• [Task to carry out]
Rewrite the lines that run from the line containing "From the camera, at" through the line containing "25.2 metres", both ends included, swapping every "camera" for "lens" and leaving everything else unchanged. Give only these lines, without the pictures.

• [Input]

------------

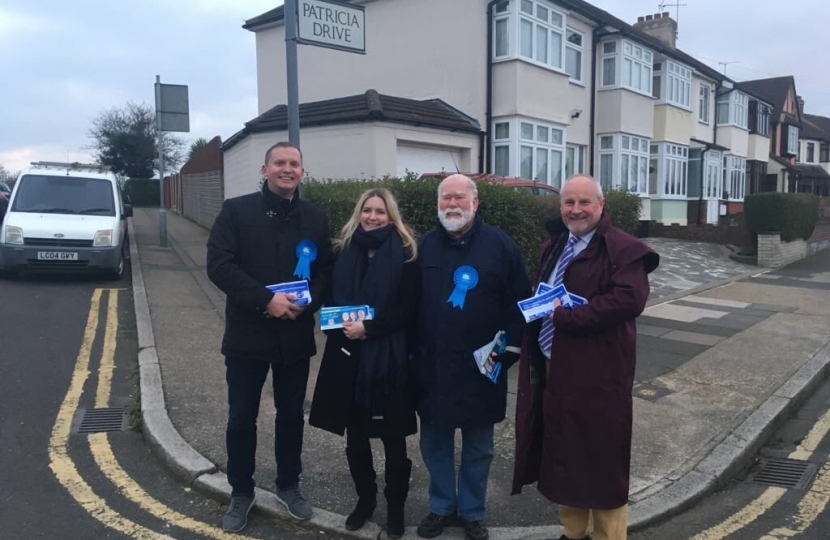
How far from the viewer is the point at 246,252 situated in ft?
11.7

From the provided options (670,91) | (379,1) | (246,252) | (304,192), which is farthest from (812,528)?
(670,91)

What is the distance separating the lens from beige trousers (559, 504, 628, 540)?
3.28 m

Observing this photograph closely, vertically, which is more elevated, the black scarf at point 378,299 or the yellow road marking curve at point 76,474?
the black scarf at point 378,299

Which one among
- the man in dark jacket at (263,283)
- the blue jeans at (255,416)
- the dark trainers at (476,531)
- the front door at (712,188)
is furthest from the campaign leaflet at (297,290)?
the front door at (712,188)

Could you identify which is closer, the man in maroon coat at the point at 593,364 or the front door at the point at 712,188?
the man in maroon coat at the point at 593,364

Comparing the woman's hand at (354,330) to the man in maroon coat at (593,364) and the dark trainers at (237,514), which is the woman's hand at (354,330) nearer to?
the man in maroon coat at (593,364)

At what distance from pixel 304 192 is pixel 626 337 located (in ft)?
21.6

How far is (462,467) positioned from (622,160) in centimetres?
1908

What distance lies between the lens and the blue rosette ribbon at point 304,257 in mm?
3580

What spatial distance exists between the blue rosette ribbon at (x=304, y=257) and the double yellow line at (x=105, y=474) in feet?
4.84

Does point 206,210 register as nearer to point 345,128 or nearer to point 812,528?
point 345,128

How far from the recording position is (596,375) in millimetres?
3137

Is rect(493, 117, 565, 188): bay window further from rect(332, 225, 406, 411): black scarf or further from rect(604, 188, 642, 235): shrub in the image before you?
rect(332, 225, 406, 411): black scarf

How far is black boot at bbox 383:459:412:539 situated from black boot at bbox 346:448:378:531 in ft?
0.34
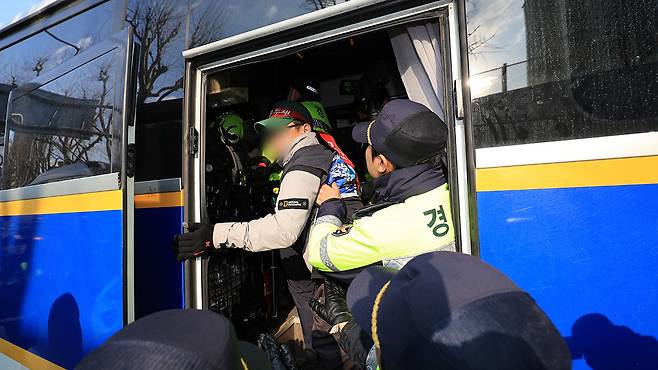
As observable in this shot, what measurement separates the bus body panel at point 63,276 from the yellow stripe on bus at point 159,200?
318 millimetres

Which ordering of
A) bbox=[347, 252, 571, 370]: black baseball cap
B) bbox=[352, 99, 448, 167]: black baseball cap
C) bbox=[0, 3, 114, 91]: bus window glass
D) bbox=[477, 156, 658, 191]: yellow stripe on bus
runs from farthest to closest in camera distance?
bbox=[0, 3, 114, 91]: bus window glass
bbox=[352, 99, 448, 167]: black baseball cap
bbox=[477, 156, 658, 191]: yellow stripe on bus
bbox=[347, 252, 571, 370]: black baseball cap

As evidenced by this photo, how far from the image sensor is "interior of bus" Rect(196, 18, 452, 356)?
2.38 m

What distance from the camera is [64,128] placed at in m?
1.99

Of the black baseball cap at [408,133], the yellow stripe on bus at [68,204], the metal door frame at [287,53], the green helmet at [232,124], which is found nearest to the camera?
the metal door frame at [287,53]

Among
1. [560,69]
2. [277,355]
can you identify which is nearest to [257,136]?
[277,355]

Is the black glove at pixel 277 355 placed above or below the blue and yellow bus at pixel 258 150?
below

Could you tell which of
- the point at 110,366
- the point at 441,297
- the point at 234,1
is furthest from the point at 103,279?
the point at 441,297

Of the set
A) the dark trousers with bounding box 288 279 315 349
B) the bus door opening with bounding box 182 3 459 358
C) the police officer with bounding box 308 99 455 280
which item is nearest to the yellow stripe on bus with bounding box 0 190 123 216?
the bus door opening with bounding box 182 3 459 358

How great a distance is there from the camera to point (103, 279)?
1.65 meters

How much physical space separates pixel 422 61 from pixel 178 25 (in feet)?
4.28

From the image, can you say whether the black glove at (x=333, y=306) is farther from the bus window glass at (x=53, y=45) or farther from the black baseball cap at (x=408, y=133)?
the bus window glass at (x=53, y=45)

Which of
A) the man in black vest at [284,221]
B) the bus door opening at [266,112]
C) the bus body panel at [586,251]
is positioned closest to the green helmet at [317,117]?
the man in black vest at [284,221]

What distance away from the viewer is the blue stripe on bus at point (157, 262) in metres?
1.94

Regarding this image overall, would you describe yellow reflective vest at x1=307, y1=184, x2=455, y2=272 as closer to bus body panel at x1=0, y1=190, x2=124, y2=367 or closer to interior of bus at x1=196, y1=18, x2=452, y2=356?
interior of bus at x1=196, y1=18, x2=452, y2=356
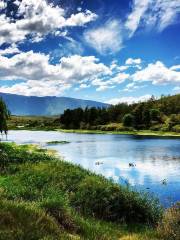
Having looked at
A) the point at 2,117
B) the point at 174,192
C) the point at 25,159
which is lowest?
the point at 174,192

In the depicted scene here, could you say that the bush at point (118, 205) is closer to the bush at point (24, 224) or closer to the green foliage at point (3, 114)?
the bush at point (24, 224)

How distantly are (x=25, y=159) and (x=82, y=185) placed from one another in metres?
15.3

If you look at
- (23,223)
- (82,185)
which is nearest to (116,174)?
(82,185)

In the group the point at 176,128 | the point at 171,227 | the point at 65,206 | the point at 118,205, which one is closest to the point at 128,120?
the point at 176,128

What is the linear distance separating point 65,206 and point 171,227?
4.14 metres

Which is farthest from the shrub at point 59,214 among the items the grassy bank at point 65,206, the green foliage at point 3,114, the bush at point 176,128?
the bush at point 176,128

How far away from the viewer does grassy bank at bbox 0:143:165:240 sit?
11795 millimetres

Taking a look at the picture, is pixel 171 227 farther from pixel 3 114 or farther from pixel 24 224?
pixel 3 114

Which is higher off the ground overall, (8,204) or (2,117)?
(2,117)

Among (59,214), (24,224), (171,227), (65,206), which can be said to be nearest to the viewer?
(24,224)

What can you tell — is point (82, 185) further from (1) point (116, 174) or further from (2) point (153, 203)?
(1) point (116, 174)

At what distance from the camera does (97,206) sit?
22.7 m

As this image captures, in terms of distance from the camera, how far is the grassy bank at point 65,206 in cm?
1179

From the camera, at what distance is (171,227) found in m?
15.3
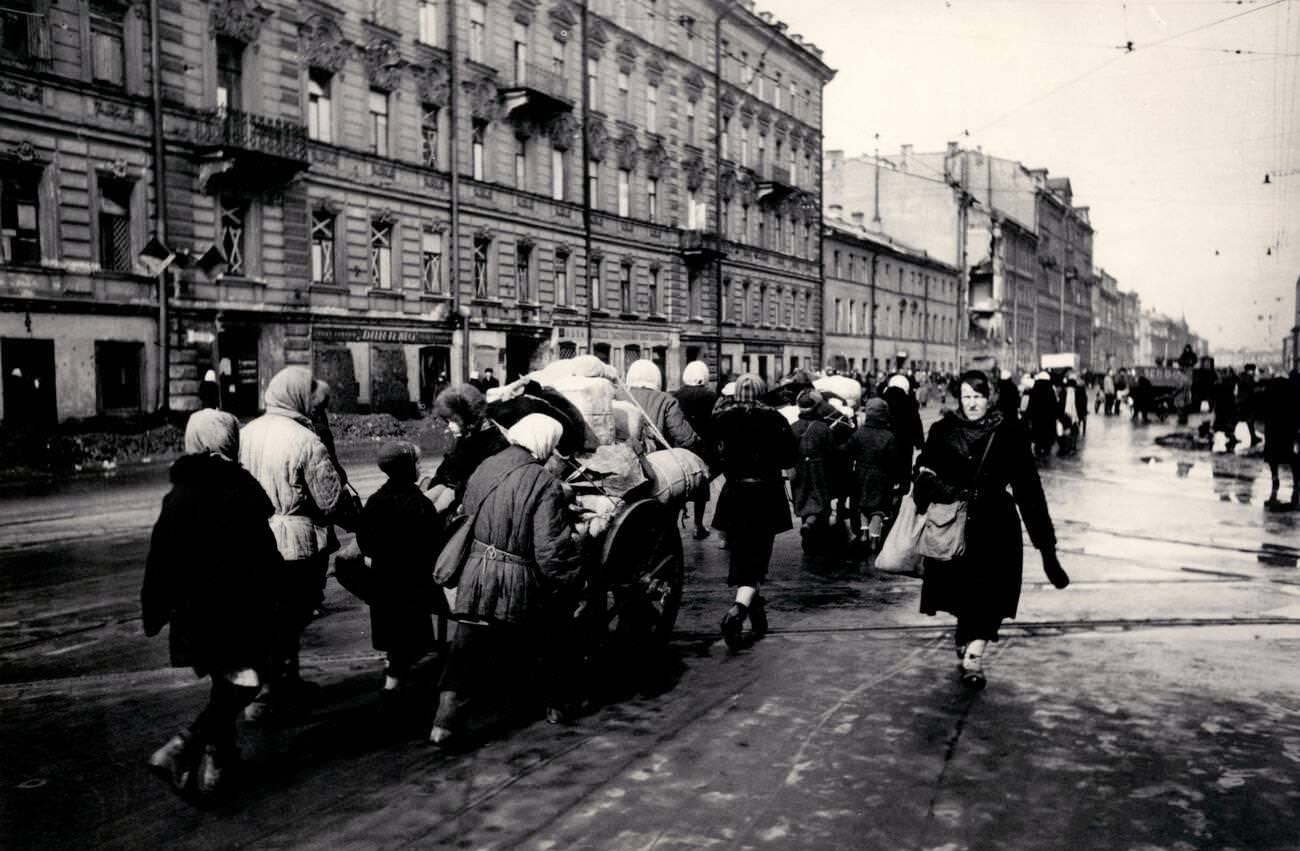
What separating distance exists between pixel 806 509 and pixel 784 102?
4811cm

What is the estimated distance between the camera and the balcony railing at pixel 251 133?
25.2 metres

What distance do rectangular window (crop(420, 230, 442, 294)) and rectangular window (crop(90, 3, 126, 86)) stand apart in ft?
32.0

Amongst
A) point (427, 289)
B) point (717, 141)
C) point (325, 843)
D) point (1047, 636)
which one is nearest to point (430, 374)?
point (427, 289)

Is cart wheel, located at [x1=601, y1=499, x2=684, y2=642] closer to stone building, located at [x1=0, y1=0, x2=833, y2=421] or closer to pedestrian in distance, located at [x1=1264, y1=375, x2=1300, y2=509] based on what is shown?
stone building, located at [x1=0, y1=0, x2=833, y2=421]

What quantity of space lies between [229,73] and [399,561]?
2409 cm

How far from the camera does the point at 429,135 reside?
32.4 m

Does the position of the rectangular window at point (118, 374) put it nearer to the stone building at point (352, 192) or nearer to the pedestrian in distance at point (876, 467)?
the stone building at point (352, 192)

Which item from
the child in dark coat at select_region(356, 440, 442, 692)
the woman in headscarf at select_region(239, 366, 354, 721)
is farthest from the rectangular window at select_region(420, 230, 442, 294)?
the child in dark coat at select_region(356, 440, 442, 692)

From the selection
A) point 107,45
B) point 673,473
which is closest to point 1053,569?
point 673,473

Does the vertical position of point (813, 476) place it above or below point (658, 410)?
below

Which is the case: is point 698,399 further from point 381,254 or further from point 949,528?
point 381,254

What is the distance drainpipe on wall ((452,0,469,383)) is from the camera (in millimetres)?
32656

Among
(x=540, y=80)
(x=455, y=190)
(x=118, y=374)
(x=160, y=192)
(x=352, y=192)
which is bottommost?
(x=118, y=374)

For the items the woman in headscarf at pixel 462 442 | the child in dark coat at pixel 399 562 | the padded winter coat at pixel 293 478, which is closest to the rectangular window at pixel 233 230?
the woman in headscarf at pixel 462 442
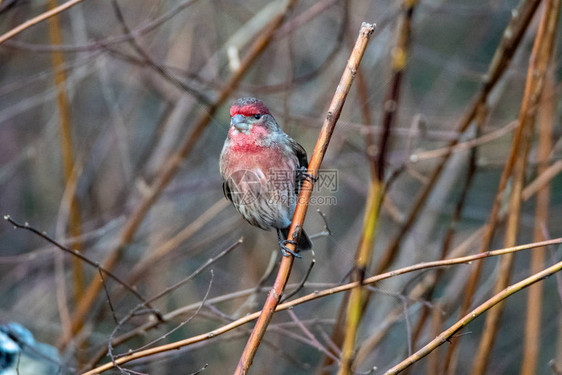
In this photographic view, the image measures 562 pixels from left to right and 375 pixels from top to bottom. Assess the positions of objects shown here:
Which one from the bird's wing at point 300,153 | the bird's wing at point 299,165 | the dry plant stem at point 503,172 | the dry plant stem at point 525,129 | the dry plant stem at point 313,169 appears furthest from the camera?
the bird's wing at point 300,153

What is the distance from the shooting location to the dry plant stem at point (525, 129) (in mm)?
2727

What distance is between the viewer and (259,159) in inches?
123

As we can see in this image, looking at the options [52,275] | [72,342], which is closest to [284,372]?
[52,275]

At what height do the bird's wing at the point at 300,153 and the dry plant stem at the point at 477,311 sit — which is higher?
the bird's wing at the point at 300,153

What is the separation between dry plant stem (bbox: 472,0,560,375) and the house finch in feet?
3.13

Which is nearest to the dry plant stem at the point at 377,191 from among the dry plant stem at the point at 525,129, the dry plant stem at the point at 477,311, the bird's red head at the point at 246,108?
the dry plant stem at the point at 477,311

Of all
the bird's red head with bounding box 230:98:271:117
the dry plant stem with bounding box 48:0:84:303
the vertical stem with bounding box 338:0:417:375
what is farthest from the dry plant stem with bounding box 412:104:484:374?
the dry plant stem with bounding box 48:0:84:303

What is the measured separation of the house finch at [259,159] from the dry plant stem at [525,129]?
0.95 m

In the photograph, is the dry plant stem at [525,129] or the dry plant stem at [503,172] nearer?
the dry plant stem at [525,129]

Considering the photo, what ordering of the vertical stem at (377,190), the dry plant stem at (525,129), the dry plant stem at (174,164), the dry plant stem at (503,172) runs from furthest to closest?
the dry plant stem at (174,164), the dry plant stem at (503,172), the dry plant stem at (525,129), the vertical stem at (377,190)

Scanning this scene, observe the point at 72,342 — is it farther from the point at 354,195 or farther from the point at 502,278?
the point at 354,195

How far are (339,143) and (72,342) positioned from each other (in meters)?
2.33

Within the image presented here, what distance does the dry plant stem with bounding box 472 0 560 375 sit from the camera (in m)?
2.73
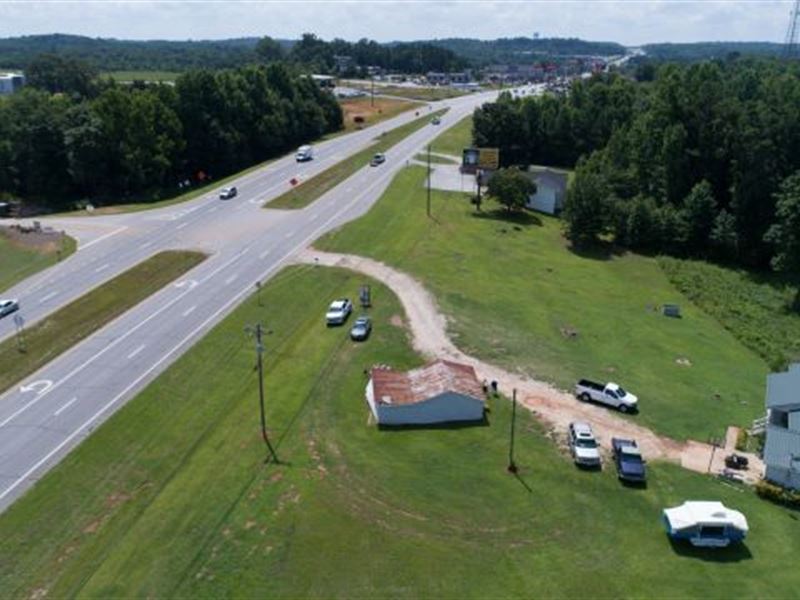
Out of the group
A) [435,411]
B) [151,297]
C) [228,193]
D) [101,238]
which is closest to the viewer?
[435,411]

------------

• [Result of this exercise]
From the lens, at what distance is (171,227) found in m?
15.3
What separating distance exists between pixel 806 509 and pixel 784 102?
4811cm

What is the estimated distance between the lens and the balcony railing at pixel 251 133?
25.2 metres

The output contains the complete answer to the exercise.